La déception des fillonistes ne manque pas de surprendre

 

Le bon sens, commun ou pas, voulait que l’on comprenne Fillon tel qu’il est depuis 35 ans. Ses électeurs se sentent trahis par son prompt appel à voter Macron. Qu’attendaient-ils ? Pensait-on que celui qui déclarait déjà, il y a deux ans, se reporter, le cas échéant, sur le candidat PS, allait changer d’avis ? Les hommes sont héroïques, mais quand même… Oui, notre Fifi-les beaux-costards devait se reporter sans coup férir sur tout candidat du système qui l’allait battre. Cela était écrit. Cela était su. Cela était annoncé. Pas de cris. Pas de larmes. Fifi, droit dans les bottes que lui a cédées Juppé, reste un bel honnête homme, fidèle à ce qu’il fut et qu’il sera.

Ah, aurait-il pu être une sorte de divine surprise version XXIe siècle ? Pouvait-il se détacher des loges qui le tenaient ? Allait-il tenir son programme de candidat primaire ? Devait-il incarner Sens commun qui imprudemment crut en lui ? Comptait-il se détacher d’une UDI toujours un peu loin de la droite dite décomplexée ?

Farce que tout cela. Je vous le dis, mes bons amis.
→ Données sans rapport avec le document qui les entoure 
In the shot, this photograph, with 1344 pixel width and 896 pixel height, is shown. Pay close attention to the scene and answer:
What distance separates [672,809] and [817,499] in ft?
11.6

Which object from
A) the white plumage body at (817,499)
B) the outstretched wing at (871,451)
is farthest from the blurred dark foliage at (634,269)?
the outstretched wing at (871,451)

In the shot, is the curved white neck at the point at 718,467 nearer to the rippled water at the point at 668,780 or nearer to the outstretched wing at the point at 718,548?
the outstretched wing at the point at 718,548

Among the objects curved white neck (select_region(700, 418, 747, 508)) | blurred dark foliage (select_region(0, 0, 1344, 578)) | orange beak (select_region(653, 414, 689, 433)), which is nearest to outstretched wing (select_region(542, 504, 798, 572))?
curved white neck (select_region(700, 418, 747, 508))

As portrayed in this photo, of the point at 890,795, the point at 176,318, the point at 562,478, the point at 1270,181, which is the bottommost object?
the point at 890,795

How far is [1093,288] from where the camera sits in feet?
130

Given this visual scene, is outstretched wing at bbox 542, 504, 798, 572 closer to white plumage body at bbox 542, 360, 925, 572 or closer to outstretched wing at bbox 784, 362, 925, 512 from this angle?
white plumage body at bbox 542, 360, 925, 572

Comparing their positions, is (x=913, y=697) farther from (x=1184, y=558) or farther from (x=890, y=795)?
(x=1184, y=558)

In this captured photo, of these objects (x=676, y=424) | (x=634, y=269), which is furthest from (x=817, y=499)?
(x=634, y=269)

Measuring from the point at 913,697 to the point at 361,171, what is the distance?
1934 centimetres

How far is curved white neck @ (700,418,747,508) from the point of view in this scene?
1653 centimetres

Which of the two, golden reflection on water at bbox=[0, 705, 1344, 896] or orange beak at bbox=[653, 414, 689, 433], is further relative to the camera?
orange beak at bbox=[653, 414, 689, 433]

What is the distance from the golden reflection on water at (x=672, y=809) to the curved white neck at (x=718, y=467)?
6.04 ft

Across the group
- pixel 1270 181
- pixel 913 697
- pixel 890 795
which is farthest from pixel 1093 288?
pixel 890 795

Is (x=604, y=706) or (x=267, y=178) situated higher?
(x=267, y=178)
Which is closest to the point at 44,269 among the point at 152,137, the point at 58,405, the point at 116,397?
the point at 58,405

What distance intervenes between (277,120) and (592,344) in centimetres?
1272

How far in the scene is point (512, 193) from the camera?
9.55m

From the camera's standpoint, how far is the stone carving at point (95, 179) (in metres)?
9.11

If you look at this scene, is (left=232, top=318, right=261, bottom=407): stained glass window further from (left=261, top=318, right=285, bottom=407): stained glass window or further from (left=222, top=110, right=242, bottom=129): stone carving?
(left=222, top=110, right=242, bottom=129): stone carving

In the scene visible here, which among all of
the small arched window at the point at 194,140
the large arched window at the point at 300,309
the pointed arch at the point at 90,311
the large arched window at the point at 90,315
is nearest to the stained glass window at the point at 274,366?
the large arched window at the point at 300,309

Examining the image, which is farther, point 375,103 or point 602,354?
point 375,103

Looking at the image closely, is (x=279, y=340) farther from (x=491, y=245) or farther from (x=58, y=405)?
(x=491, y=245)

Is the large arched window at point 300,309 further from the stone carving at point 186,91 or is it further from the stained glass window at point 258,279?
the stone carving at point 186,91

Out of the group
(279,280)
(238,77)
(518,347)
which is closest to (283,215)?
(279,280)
Fillon est un honnête homme. Un homme qui tient parole. Certes, il n’est pas de notre camp ; certes, il est loin des valeurs de la droite bourgeoise qui vota pour lui.

Mais, mes chéris… Comment dire, sans vous blesser, qu’il fallait déciller vos yeux un peu avant ?

Le Fillon qui voulait comme vous conserver une France soumise à Bruxelles votera pour un des ses caricaturaux représentants. Le Fillon qui n’a rien fait contre un PPE qui, à Strasbourg, s’unit dans tous ses votes avec les socialistes s’unit en France avec les socialistes. Le Fillon qui n’a rien dit depuis 15 ans contre la directive Bolkestein n’avait donc rien prévu dans son programme et votera en faveur de la poursuite de cette Europe-là.

Ah, mes bons amis bourgeois, cathos ou pas, proches du portefeuille, vous nous en voulez de cette défaite. L’amertume s’est répandue dans les bols de café du lundi 24 avril. Nous sommes les méchants. Nous avions dit que Fillon n’était pas le bon cheval, nous sommes donc coupables d’une défaite que lui programmèrent ses amis. Mais tout de même ! Ce ne serait pas un peu de la faute de ceux qui manquèrent à son camp ? Les Perben, les Villepin, les Madelin, les ralliés divers à Macron ne sont pour rien dans la défaite de la divine surprise promise ? Non, non. Bien sûr.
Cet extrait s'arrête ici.